Masz kochana rację, trzeba się troszeczke pohamowac co do teściowych. Ja postaram się byc dobrą teściową, nie wpieprzac się , za dużo nie komentowac i kochac tą wybrankę, albo przynajmniej szanowac i tolerowac. W końcu mogę stracic syna, jeśli będą z synową wojnę prowadzic. MAm nadzieję, że Adaś dokona dobrego wyboru, a przynajmniej żeby teściów szanowała.:tak:
 
ale pogoda:wściekła/y::wściekła/y::wściekła/y:wczoraj bylo tak pięknie a dziś co...:wściekła/y:
jakoś mam humor do d...y , Mati śpiący ale jak zwykle uspać się nie da '' chodzi'' tylko za mną i ryczy a niedość że sprzątania dużo to jeszcze muszę iść do sklepu zrobić jakieś zakupy bo ok 15 przyjedzie mój brat z żoną. Ciekawe jak ja pójde z Mateuszkiem do sklepu w taką ulewę:dry: zobaczę jak sąsiadka będzie w domu to najwyżej go jej podrzuce:tak:
Wczoraj z D przeprowadziliśmy poważną rozmowe bo już nieszlo wytrzymać takiej atmosfery i doszliśmy do wniosku że zaczynamy wszystko od nowa czyli ma być między nami tak jak bylo na początku:tak: ciekawe czy nam się to uda:confused:
a co do teściowych to mam nadzieję żę uda mi się być dobrą teściową taką jaką jest moja mama bo ona to i synowej od czasu do czasu jakiś pyszny obiadek zaniesie, przypilnuje wnuczki kiedy trzeba i nie wtrąca się w ich sprawy:tak: ja w sumie teściowej też nie mam takiej zlej. Jak ją poproszę to przyjedzie popilnować dzieci, nie rozpieszcza ich aż tak bardzo a przedewszystkim kocha je i wie co jest dla nich dobre a co zle:tak:jeśli widzi że Mati nie chce być na rękach to go nie nosi tylko bawi się z nim na podlodze , jeśli widzi że nie chce jeść to nie wciska mu na przymus tak ogólnie jest OK:tak::-)
 
reklama
Zrobilam test i dupa:-:)-:)-:)-(Chyba za czesnie faktycznie albo za wczesnie albo nie jestem.Ale nie wazne.Tylko szkoda.

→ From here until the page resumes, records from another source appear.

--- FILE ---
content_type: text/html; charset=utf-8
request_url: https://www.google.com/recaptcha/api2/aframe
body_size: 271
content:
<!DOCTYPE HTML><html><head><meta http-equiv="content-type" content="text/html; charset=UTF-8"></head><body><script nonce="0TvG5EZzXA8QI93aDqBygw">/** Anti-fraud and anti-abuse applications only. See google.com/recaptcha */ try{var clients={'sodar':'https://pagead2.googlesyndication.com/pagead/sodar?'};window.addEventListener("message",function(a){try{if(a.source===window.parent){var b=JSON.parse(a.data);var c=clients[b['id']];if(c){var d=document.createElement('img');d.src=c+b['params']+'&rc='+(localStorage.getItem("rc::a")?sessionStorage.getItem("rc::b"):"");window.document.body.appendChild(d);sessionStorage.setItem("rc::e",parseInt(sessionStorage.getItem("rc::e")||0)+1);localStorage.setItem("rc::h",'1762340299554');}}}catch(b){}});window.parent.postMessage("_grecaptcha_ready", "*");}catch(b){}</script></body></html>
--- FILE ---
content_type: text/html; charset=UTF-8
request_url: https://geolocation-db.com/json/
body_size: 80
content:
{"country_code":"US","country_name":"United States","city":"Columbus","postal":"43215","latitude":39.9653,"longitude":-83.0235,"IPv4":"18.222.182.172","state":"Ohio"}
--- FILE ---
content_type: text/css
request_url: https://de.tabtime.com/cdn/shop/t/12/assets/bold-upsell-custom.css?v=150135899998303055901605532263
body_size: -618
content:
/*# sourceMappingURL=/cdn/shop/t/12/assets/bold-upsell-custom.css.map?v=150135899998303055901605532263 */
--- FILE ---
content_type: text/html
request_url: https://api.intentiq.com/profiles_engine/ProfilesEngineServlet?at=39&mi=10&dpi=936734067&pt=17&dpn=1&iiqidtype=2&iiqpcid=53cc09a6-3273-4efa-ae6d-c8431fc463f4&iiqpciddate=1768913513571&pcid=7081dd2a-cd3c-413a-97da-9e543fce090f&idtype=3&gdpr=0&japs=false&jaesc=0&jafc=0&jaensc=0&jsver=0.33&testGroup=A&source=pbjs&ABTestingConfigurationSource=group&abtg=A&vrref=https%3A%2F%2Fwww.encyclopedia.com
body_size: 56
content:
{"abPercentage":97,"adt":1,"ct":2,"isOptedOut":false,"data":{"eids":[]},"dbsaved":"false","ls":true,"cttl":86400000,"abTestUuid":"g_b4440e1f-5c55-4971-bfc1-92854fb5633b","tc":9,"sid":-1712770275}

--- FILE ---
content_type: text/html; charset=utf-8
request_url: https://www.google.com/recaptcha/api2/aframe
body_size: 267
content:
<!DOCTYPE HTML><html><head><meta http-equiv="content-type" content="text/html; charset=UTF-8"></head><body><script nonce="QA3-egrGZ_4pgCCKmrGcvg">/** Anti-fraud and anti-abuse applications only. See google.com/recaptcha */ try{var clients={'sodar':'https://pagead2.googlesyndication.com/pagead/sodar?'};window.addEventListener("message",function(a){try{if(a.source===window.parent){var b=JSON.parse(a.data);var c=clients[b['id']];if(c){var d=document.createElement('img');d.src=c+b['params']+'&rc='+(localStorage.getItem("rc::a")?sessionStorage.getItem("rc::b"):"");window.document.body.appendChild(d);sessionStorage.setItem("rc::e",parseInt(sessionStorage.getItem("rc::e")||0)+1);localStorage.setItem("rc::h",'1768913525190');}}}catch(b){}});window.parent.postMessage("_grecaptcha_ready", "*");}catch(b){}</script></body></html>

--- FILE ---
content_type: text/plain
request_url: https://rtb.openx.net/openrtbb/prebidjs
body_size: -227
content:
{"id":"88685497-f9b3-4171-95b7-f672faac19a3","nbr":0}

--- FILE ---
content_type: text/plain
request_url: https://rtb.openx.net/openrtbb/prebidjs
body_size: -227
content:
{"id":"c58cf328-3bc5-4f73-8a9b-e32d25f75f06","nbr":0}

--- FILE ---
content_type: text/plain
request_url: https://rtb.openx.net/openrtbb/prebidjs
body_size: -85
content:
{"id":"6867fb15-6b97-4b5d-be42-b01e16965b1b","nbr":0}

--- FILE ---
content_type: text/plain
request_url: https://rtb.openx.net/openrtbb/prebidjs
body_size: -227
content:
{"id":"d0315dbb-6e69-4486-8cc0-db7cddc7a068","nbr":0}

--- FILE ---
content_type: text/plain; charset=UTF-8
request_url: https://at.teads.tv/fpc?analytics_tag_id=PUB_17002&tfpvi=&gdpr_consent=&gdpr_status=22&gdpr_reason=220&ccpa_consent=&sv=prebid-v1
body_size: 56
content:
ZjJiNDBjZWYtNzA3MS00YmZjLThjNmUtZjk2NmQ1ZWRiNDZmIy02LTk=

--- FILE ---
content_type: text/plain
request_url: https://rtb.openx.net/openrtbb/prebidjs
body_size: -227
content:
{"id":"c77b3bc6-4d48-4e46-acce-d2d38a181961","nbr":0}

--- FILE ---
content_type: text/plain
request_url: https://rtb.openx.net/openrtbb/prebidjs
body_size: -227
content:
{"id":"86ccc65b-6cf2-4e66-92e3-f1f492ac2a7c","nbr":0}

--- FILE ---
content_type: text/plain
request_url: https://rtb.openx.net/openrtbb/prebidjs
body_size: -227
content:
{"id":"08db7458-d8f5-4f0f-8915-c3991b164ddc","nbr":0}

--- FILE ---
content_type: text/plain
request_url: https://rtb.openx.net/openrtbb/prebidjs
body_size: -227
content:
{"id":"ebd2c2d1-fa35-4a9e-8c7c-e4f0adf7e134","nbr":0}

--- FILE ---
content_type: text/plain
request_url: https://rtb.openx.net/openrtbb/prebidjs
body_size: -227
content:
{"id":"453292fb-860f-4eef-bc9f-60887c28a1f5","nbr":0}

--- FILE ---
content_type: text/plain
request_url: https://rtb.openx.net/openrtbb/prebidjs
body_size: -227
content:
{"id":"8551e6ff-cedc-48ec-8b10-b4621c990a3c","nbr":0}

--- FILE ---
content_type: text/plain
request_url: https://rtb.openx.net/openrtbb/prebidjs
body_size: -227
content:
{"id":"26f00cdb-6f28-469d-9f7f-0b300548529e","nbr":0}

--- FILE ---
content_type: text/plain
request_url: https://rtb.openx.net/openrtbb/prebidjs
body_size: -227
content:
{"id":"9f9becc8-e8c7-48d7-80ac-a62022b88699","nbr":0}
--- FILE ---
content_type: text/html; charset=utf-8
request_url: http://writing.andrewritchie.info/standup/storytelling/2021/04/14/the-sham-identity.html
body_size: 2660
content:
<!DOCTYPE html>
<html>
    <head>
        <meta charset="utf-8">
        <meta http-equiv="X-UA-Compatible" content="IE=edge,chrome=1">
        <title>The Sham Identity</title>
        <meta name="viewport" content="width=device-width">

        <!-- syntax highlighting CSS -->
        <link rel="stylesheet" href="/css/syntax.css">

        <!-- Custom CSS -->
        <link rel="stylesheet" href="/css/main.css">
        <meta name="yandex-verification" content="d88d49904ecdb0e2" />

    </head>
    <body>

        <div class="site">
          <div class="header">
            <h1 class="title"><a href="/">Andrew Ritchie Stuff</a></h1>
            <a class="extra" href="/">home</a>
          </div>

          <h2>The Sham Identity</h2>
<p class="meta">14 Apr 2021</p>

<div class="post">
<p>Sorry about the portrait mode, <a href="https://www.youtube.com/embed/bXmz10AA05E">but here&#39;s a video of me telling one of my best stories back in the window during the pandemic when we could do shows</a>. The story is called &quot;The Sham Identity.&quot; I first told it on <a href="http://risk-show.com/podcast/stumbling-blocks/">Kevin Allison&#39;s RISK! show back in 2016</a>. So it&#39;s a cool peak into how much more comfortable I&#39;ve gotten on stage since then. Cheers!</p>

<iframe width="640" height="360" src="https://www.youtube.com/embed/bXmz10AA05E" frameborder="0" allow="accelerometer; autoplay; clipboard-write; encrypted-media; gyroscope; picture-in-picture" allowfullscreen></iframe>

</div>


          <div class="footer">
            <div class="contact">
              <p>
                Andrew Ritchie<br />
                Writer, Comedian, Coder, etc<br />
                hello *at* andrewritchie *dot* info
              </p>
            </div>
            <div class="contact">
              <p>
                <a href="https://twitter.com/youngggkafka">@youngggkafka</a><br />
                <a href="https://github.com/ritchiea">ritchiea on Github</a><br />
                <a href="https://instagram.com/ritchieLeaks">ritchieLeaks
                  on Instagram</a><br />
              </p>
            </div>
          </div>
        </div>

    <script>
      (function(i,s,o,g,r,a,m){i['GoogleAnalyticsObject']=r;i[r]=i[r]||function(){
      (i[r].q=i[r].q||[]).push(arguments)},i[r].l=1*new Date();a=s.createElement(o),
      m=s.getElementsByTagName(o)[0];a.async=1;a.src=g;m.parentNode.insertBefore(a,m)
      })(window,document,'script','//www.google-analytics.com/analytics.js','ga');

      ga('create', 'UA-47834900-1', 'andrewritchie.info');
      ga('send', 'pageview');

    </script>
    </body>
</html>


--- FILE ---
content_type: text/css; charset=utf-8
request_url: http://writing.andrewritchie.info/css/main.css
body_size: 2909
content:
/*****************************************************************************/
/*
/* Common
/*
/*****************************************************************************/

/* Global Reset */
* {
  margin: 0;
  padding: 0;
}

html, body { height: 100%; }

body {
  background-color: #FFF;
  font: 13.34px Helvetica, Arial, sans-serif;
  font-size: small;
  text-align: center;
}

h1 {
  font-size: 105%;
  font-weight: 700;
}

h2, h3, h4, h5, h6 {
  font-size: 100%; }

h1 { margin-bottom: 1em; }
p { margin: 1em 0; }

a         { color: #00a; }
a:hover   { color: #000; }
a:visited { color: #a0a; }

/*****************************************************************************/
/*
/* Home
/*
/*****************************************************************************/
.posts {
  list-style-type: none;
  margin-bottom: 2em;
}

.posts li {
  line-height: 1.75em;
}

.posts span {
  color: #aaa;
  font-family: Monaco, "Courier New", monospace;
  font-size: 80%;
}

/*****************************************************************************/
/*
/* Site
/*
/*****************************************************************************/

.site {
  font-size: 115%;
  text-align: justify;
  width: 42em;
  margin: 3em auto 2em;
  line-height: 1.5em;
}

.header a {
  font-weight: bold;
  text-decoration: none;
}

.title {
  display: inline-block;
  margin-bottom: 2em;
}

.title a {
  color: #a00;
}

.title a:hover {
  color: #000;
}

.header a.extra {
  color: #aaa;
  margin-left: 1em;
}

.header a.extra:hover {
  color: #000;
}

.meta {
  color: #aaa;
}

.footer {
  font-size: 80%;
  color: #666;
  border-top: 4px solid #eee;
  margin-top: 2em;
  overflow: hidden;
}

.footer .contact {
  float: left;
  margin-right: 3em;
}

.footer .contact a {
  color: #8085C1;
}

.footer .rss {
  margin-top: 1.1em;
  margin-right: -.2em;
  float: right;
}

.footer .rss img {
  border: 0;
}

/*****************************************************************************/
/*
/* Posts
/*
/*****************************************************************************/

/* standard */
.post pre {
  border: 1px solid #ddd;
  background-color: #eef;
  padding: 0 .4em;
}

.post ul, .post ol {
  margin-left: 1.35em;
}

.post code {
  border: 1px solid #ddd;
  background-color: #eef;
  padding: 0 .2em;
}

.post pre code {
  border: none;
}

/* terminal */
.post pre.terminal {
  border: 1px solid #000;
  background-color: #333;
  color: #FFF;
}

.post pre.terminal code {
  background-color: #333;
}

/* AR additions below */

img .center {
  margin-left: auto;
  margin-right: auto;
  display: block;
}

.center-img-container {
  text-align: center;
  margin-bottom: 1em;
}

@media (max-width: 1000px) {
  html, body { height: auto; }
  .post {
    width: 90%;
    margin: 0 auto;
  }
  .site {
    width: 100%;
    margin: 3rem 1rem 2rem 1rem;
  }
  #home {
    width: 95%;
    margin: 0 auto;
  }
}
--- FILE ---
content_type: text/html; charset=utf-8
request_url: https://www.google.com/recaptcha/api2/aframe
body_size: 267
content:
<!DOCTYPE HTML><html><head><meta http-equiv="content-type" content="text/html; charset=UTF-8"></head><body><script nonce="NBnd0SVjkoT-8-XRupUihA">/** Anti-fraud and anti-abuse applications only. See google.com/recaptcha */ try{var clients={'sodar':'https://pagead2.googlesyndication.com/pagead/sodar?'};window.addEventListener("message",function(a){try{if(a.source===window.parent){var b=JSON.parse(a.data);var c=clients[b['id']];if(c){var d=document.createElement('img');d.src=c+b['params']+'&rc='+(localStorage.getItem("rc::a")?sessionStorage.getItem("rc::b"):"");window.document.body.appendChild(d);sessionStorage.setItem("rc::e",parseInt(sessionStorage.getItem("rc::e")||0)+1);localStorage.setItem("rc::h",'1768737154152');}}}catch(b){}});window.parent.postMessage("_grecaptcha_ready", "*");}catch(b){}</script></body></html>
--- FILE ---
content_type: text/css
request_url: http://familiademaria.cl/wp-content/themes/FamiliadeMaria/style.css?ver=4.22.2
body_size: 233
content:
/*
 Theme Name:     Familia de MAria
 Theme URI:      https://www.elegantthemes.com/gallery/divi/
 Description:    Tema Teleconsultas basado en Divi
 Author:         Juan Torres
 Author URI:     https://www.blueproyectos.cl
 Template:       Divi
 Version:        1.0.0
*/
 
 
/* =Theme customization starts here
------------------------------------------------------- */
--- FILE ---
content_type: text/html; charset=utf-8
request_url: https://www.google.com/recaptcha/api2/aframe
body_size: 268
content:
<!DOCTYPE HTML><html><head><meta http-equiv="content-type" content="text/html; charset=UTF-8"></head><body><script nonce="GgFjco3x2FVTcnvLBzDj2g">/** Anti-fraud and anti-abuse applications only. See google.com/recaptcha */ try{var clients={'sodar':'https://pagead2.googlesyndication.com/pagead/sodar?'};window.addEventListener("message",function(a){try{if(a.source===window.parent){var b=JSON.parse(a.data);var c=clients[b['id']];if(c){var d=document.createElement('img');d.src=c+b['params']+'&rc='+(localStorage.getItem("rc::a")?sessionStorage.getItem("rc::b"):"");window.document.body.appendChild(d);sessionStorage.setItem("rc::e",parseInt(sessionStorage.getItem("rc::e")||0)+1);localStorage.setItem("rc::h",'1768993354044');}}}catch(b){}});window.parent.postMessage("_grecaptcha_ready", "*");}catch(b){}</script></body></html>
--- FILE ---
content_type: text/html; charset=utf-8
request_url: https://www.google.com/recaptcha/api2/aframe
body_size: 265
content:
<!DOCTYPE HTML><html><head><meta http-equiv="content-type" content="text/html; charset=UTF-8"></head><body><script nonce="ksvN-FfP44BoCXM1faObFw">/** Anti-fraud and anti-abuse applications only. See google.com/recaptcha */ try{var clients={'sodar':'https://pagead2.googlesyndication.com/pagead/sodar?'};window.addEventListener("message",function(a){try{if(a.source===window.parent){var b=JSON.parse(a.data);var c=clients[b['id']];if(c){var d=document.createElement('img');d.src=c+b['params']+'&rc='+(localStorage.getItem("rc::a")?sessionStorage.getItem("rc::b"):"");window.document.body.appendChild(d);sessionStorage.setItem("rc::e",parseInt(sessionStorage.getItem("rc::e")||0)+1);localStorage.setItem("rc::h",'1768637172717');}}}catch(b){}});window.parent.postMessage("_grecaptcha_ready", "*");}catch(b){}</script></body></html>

Asiek nie wyobrazam sobie jak mozna tak powiedziec osoba pograzonym w rozpaczy bo ich dziecko umarlo.wedlug mnie taka osoba nie ma serca.
Hruda to prawda z tym @ i robieniem sloikow.Moja mama tez sie nie bierze za sloiki jak ma @.Nawet ciasto drzdzowe jej nie wychodzi.
A i Donkt ma racje nie warto ciagnac malzenstwa ze wzgledu na dzieci.ja wychowywalam sie wlasnie w takim zwiazku.Ojciec matke ciagle zdradzal(zrobil to nawet kilka dni po slubie)ale matka nadal go kocha.Co prawda sa juz ladnych pare miesiecy po rozwodzie ale to nadal w niej siedzi.Wczoraj z nia rozmawialam widziala ojca(wpadl na nia)no i matka juz ma dola,placze.Dlatego uwazam ze jak trzeba cos zakonczyc to najlepiej zrobi to jak najszybciej.Mozna sobie jeszcze zycie ulozyc.A teraz co mama jest po 40,jakby znalazla se kogos to boi sie zaufac.

Dobra koncze bo zmykamy z mezem do sklepu.